Monday, September 5, 2016

Presidential election system is broken

It's no longer news that something like 60% of the nation's voters have negative views of both major party presidential nominees. Never before have two presidential candidates gone into an election disliked by so many voters.

We have to ask: Is the American presidential nomination process all wrong? Reforms over the last 50 years have given individual voters more influence in the nomination process. Nominees are selected now primarily by voters in the party primaries. Primary votes are translated into delegates, and delegates affirm the primary results at the party conventions. Before these reforms, party nominees were elected primarily by political power brokers in each party and by delegates to local, state and national party conventions. Reforms have shifted power from the "party bosses" to the broader electorate.

See how well that's worked out?

The primary selection system looks good on paper, but there are some flaws. State primaries that stretch across six months or more are influenced by "momentum" — candidates who do well in the early voting gain an advantage in publicity and in fundraising. Those who falter early usually drop out. But the earliest primaries are held in smaller, less diverse states, such as New Hampshire and South Carolina.

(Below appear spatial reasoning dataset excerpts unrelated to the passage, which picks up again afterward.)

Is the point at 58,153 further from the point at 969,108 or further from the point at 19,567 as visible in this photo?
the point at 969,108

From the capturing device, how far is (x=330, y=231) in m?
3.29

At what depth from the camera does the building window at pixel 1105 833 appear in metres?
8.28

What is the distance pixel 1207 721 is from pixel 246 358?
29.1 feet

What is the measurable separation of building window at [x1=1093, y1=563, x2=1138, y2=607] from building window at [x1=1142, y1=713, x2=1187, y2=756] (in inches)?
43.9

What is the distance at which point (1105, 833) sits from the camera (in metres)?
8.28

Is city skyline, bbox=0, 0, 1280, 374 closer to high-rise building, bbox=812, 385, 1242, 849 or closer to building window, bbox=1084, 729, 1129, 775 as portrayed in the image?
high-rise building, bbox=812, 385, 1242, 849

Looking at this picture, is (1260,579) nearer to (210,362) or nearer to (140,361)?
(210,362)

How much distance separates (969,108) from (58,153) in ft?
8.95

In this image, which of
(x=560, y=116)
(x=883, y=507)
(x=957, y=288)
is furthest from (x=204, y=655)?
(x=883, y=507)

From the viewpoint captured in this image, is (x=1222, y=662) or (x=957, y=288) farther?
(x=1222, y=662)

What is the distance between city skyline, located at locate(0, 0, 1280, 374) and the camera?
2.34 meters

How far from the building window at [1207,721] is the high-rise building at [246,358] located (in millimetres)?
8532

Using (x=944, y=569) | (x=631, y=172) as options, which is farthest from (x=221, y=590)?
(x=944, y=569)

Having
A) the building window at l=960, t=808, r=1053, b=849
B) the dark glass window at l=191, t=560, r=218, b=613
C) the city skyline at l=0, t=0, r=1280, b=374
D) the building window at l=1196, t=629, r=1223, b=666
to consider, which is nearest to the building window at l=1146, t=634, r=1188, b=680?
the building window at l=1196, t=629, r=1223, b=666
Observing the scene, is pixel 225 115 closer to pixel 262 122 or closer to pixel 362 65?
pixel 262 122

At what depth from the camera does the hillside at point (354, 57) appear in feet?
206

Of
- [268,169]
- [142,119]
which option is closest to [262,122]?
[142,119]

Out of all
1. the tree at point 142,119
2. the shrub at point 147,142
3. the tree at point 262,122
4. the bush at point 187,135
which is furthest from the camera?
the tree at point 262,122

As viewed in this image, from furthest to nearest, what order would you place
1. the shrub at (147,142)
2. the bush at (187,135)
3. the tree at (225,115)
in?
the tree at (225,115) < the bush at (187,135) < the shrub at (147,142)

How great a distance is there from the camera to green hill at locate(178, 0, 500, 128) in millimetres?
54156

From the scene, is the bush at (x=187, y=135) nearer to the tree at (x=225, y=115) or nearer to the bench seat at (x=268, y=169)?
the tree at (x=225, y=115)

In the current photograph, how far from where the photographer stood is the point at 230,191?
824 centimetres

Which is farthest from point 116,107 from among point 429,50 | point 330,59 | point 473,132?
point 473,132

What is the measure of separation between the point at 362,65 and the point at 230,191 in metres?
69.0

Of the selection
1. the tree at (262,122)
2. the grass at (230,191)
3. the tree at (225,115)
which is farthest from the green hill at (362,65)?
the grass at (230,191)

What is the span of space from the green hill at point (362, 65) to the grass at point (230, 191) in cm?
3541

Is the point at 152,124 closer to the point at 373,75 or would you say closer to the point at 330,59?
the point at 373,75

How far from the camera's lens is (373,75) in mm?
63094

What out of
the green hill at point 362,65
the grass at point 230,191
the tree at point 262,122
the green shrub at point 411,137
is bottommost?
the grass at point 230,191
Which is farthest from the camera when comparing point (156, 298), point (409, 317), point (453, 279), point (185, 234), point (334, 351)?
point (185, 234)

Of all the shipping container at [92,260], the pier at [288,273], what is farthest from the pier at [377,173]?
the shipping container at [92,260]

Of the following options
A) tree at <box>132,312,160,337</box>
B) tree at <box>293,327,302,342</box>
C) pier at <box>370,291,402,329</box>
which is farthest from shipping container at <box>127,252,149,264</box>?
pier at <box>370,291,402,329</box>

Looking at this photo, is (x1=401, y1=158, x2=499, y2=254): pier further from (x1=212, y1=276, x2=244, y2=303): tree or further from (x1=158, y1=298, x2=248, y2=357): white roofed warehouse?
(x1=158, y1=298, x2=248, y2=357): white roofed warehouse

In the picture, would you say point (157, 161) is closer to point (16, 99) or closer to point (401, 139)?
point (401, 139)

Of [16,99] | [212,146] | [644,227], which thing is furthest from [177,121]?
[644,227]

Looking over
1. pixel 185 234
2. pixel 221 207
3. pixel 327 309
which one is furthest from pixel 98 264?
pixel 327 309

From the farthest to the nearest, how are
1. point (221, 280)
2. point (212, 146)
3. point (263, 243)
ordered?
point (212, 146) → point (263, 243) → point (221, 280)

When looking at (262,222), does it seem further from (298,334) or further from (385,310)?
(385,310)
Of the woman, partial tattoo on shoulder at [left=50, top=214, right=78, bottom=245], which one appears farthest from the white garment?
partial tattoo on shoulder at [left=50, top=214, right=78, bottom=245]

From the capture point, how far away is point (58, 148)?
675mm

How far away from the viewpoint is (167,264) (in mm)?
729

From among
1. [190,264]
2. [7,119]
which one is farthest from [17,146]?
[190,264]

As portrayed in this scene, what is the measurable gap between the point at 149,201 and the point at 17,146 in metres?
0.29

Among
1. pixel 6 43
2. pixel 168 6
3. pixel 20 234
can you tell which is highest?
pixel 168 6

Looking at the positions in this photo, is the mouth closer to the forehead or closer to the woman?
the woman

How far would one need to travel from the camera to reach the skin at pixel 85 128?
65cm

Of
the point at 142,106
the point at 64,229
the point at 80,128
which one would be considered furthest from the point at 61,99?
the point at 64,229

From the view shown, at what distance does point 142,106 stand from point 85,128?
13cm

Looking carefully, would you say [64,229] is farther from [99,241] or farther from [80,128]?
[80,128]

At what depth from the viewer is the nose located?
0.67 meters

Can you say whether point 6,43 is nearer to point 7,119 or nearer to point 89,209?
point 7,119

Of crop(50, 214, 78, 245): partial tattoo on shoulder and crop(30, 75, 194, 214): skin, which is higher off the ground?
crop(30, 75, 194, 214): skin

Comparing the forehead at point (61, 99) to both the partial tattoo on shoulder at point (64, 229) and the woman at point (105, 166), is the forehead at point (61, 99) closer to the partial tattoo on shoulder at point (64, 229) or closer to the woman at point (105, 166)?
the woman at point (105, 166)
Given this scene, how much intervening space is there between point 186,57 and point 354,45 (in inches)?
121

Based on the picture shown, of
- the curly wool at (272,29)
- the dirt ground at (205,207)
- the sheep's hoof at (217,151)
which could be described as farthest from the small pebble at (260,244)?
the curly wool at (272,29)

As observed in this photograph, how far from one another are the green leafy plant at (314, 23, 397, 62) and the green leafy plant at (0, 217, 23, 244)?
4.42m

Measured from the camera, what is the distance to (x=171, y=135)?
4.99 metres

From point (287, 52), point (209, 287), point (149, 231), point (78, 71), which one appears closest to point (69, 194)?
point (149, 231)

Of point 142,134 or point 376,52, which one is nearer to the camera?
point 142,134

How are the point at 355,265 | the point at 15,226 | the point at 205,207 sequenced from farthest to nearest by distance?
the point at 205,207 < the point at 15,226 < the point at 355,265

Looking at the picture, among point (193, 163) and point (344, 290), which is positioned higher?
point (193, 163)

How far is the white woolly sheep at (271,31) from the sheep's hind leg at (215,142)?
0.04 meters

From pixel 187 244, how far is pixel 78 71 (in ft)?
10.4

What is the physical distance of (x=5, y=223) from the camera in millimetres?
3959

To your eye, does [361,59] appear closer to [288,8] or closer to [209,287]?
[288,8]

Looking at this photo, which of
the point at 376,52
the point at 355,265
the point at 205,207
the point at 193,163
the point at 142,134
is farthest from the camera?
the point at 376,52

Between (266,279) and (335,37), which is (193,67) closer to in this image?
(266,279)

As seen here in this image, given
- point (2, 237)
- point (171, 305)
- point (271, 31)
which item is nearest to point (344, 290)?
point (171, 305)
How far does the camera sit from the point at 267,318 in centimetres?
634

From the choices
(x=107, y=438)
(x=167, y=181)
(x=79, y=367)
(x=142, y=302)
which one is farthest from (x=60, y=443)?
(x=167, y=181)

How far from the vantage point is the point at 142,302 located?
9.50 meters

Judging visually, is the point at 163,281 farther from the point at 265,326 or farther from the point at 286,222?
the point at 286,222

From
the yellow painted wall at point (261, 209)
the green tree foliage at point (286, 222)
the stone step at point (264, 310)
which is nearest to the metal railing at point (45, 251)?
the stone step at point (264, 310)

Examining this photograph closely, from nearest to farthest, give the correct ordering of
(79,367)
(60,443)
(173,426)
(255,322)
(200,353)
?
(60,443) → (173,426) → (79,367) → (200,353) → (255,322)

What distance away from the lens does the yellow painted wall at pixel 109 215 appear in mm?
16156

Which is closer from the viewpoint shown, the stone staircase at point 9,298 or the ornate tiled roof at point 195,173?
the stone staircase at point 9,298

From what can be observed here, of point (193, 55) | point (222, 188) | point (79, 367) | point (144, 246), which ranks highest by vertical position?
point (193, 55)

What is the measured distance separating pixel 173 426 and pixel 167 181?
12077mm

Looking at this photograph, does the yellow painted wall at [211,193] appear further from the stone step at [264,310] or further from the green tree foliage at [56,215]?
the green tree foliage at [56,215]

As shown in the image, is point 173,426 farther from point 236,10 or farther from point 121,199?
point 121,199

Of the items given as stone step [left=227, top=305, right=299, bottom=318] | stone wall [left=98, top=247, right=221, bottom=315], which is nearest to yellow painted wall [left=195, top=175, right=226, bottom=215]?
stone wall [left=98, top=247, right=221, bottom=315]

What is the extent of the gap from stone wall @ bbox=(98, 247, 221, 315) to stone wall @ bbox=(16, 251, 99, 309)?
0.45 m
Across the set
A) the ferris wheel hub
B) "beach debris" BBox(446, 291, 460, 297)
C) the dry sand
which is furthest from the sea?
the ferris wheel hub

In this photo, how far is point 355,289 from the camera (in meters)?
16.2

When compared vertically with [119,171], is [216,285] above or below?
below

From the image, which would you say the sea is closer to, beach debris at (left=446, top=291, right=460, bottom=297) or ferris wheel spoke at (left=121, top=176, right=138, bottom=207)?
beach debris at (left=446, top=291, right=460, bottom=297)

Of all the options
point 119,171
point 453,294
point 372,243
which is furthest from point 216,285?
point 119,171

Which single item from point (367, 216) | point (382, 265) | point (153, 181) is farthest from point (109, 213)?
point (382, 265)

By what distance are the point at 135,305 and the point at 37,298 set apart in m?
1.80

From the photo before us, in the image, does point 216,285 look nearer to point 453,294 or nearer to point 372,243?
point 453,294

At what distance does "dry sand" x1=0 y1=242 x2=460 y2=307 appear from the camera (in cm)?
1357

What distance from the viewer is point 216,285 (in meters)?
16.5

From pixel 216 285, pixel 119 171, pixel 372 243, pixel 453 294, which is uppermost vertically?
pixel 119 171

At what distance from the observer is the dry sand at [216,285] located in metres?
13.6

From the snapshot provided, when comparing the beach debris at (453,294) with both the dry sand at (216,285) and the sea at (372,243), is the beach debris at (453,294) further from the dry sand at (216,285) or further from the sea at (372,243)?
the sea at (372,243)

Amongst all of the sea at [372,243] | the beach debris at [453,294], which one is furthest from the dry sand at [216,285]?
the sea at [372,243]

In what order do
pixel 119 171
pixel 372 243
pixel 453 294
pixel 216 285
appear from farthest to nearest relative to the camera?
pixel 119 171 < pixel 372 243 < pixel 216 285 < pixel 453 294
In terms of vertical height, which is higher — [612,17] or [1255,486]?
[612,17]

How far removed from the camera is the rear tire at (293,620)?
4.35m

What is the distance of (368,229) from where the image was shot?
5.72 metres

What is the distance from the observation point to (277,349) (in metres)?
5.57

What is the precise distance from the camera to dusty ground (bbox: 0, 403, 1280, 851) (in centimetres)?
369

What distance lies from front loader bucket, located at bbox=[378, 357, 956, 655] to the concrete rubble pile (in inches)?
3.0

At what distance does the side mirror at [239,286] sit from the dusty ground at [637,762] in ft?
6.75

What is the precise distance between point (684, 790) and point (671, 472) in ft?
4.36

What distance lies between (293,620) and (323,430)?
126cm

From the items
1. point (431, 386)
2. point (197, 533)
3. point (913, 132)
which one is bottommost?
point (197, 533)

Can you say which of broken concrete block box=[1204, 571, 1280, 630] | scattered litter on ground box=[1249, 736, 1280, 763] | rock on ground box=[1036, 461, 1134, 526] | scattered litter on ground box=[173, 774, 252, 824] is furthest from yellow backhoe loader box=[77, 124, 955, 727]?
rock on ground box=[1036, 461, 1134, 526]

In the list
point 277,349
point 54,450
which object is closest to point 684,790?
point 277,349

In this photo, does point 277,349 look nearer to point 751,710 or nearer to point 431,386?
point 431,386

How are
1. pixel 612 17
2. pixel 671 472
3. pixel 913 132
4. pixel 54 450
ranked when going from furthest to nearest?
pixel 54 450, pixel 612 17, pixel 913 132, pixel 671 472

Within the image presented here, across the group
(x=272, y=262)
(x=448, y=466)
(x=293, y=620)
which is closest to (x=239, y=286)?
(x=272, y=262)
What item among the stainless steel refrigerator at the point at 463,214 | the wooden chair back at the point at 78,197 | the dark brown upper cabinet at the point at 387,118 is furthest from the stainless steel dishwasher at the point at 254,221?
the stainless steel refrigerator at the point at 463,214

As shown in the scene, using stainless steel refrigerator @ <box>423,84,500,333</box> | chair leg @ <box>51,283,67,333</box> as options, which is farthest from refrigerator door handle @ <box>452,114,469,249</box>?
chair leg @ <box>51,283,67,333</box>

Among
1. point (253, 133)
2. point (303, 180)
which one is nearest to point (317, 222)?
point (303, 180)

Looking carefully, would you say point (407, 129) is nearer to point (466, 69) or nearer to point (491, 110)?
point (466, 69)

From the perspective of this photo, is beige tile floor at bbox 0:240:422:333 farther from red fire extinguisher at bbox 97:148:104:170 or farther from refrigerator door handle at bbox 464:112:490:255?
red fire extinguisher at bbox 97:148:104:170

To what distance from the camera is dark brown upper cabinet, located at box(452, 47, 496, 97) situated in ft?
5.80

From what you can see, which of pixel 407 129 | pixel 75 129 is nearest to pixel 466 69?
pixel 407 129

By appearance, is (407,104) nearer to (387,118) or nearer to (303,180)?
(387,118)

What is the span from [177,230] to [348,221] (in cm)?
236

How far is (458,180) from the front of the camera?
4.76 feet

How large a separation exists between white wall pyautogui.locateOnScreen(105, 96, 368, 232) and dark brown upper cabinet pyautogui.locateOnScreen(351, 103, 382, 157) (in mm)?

States that are more representative of the nation's demographics as a whole — California, Texas and others — hold primaries later, oftentimes after the nomination has been settled. A single nationwide primary or a series of closely scheduled regional primaries might give truly national candidates a better chance.

Obscene amounts of money are poured into the primaries, to the point that the contests are often more about fundraising ability than about issues or governance. Reducing the influence and mandate of fundraising would make the primaries more about issues and governing ability than about money. Curtailing money's primacy might take a constitutional amendment, or maybe just a limit on presidential campaigning before a certain date, say May 31 of an election year. I'm reminded that John F. Kennedy did not announce his candidacy until January 1960. Today's presidential candidates are announcing at least a year earlier.

The news media and the modern 24-7 news cycle are partly to blame for the mess we've made of the most important decisions in American politics. Entertainment-based political coverage ignores difficult issues and focuses instead on the sensational, the personal and the provocative. This year's presidential season has focused on hand size, marital fidelity, emails and name-calling, all abetted by news media that blare the irrelevant while ignoring the important. Broadcast media, which are licensed by the government to use the public airwaves, should lose their licenses for failure to make political coverage about issues rather than sensationalism. Print media should use its First Amendment protections to deliver information that is truly important, not just spectacular. Broadcast licenses and the First Amendment are public trusts, which carry an obligation to deliver important information to the public.

Finally, it is the responsibility of the voters to reject the hype and the focus on things that don't matter and demand more coverage of what does matter. But like the high schoolers who can name all the winners of the Grammy awards but cannot name their state's governor or senators, too many voters don't have the knowledge to discern what is important.